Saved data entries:
※ ※ ※

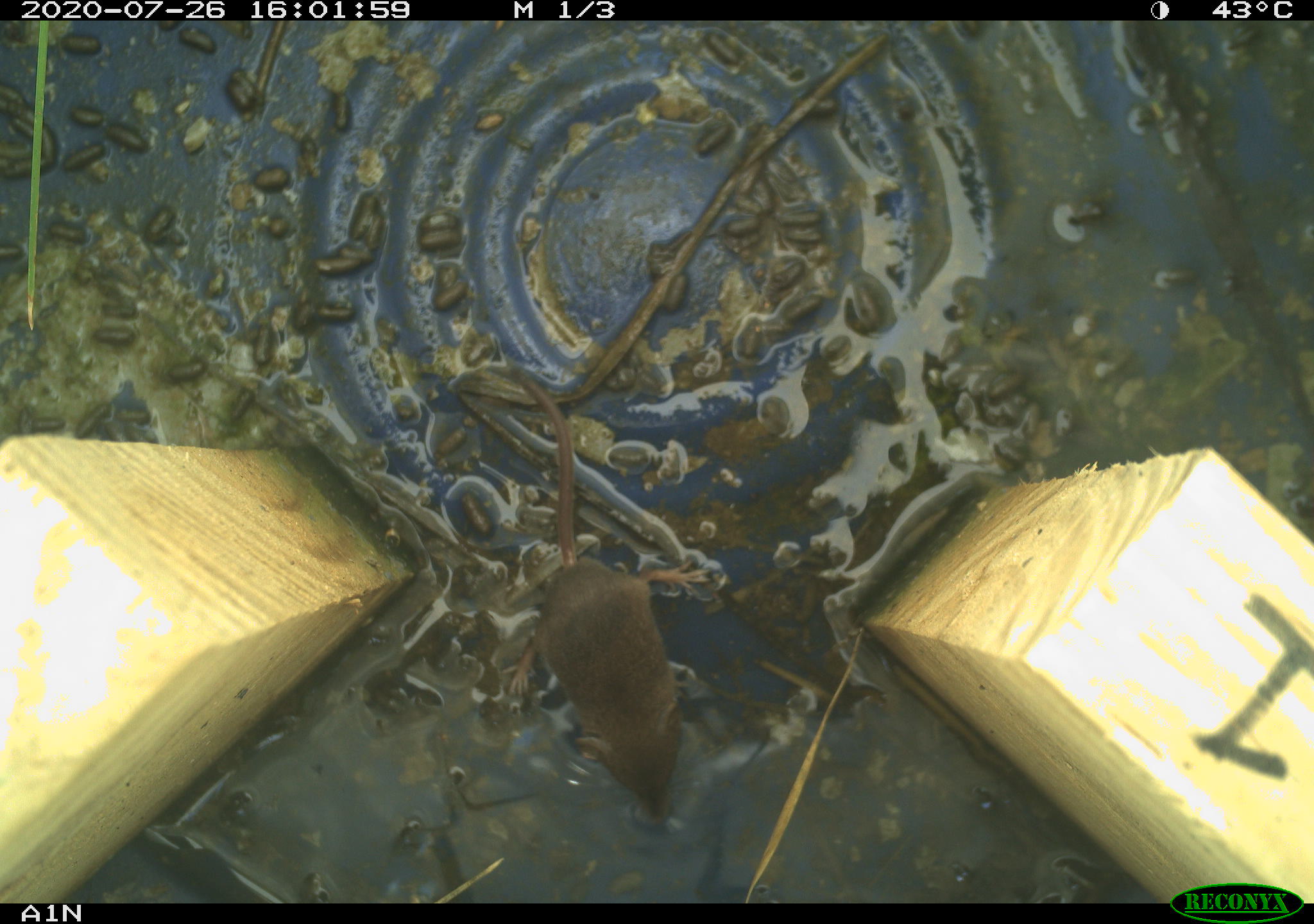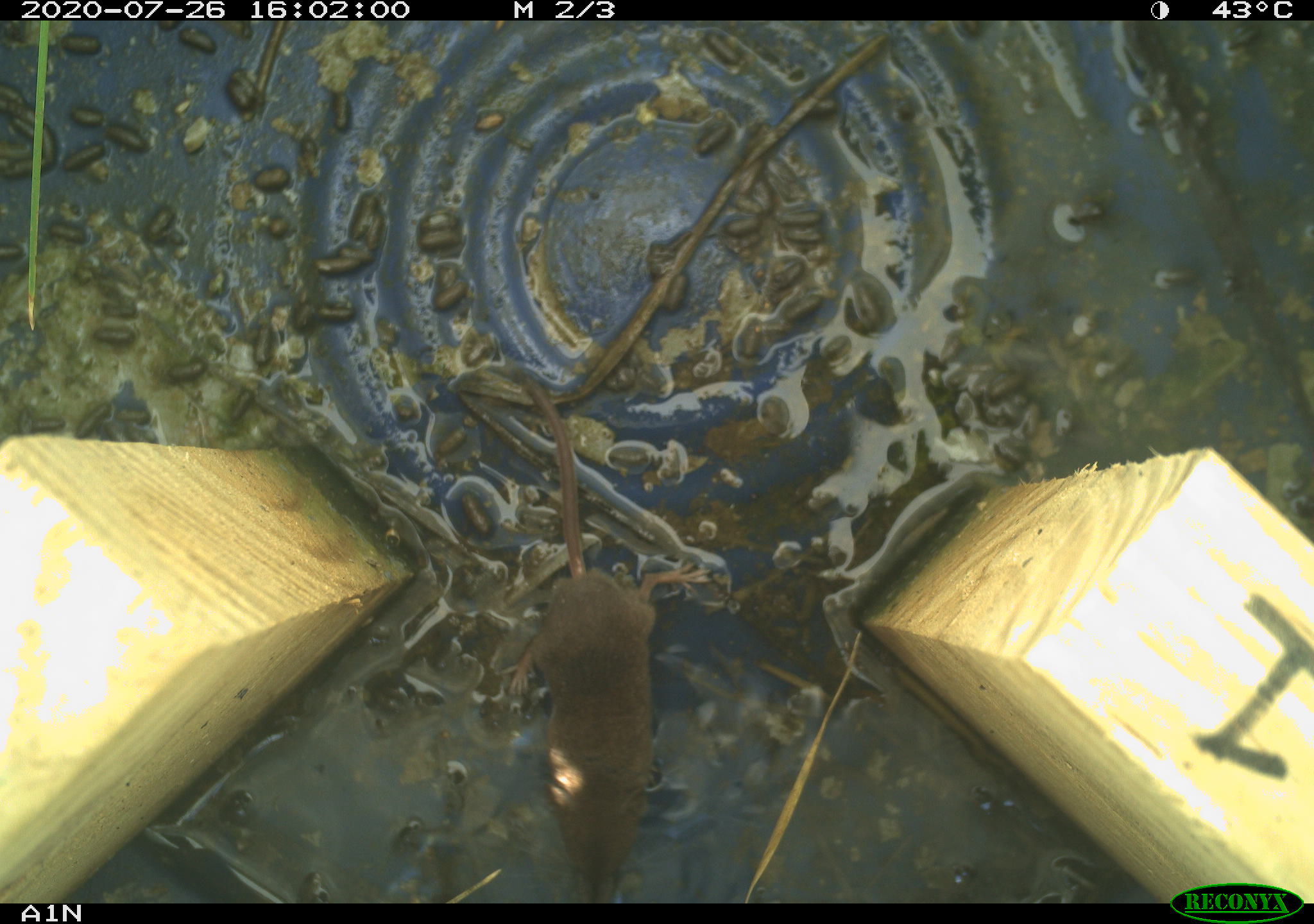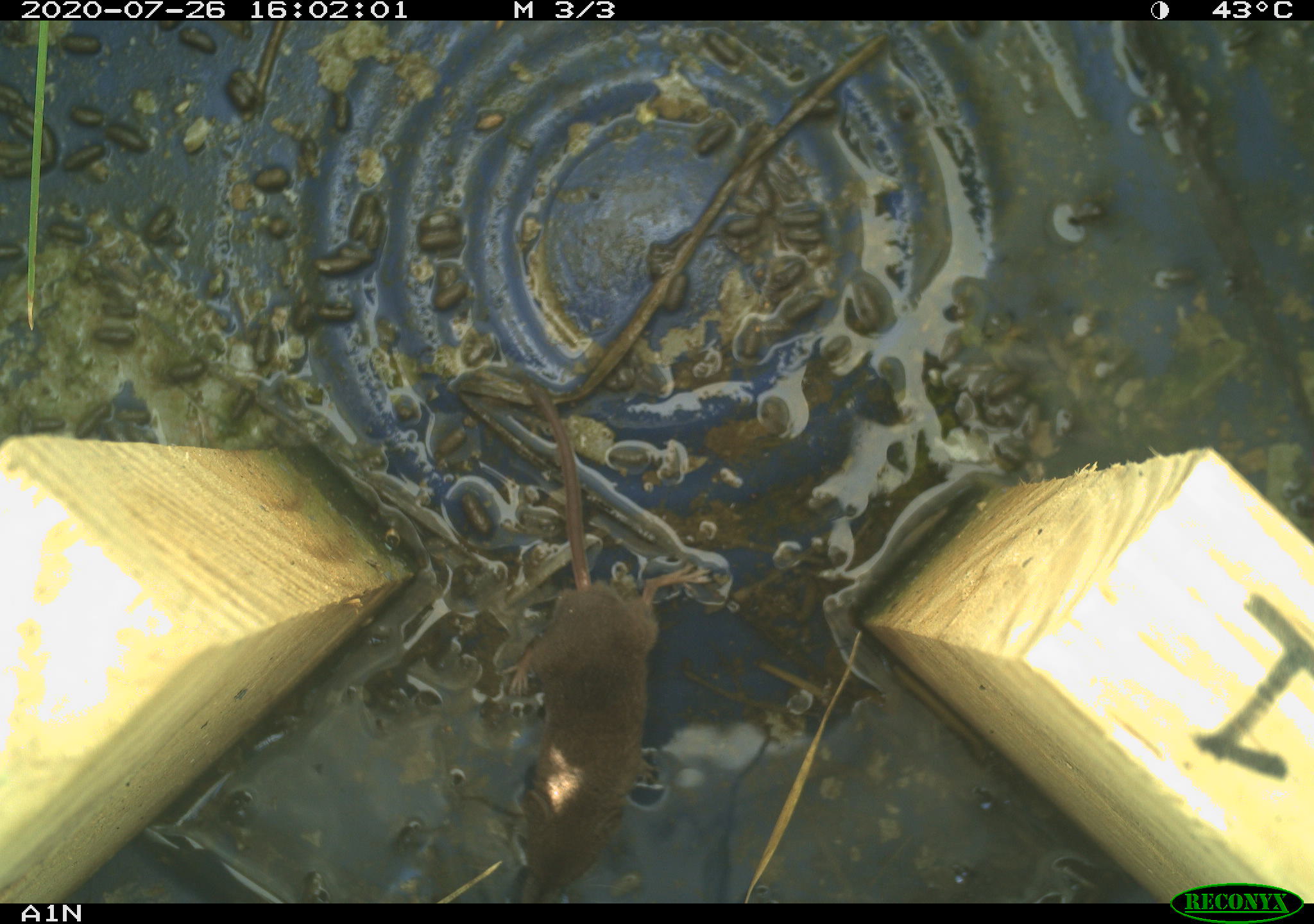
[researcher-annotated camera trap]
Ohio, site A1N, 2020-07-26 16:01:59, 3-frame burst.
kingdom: Animalia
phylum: Chordata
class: Mammalia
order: Eulipotyphla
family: Soricidae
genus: Sorex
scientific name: Sorex cinereus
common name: masked shrew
Masked shrew (Sorex cinereus).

※ ※ ※

## Exercise prompt:
Each entry gets copied exactly; the pictures stay out.

## Written response:
[researcher-annotated camera trap]
Ohio, site A1N, 2020-07-26 16:01:59, 3-frame burst.
kingdom: Animalia
phylum: Chordata
class: Mammalia
order: Eulipotyphla
family: Soricidae
genus: Sorex
scientific name: Sorex cinereus
common name: masked shrew
Masked shrew (Sorex cinereus).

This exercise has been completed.